| Short task 1 |
In the ceiling fan thread, rewrite the paragraph beginning "My ceiling fan and light have been installed" as a short bulleted list that keeps its main facts.
| Short task 2 |
Write the next reply in the ceiling fan thread, continuing from where it stops.

| Text section |
* Start *

# Power at Ceiling Fan showing 30 Volts



## landmd (Jun 27, 2015)

Hello,
  My ceiling fan and light have been installed for a couple years and the fan and light both stopped working recently.  It uses a wireless remote so the original wall switch was removed and wired together.  When I pull down the fan and measured the voltage coming out of the ceiling its showing only 30 volts.  I pulled the cover plate off the wall where the old switch used to be and checked the voltage here and its showing 120 volts.  Any ideas?
  I read on another forum that someone had similar issues and it was a loose wire on one of the other outlets in the room.  I pulled all the outlets out and verified the wires were tight.
Thanks in advance for any help.


----------



## bud16415 (Jun 27, 2015)

sounds to me like your controler box at the fan is messed up. Do you get 120 where the line going up connects to the fan control box?


----------



## landmd (Jun 27, 2015)

I have disconnected the fan from the incoming power in the ceiling.  The hot to neutral (and hot to ground) read 30 volts.


----------



## JoeD (Jun 27, 2015)

* End *

| Recorded data |
* Start *

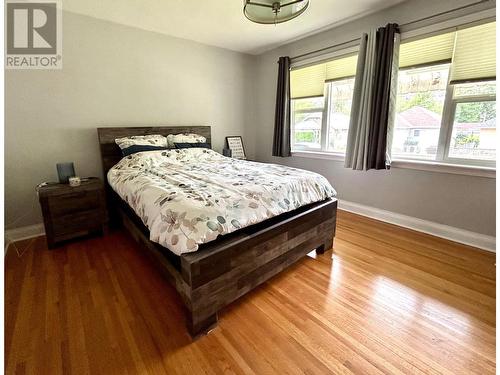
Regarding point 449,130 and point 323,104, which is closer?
point 449,130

* End *

| Task answer 1 |
- The ceiling fan and light were installed a couple of years ago, and both recently stopped working.
- The fan runs on a wireless remote, so the original wall switch was removed and its wires joined together.
- With the fan pulled down, the voltage at the ceiling measured only 30 volts.
- At the old switch location in the wall, the voltage measured 120 volts.
- The writer asks for ideas about the cause.

| Task answer 2 |
You have an open connection between the switch box and fan box.


----------



## landmd (Jun 27, 2015)

What are the options to deal with an open connection?

Also, at the switch box, I connected the white and ground together and checked for continuity at the fan. My meter generates a tone as expected.
I disconnected those and connected the white and the ground at the switch box. When I check for continuity at the fan, I do not get a tone this time. I disconnected and reconnected at the switch box but could not get it to show continuity.


----------



## bud16415 (Jun 28, 2015)

It is rare for a wire to open like that but it does happen. How sure are you that the wire runs straight from the old wall switch to the fan without making any stops in other Jbox. What voltage do you measure from the black wire to the bare copper ground wire. If you are getting 30 between black and white and 120 between black and ground there is some problem in the white wire leg as mentioned above. 

You could try hooking up a light bulb or something that puts some load on the lines and see what happens. 

Something like a chipmunk could have chewed on the wires or something. Is there a way to get at the wires from above?


----------



## landmd (Jun 28, 2015)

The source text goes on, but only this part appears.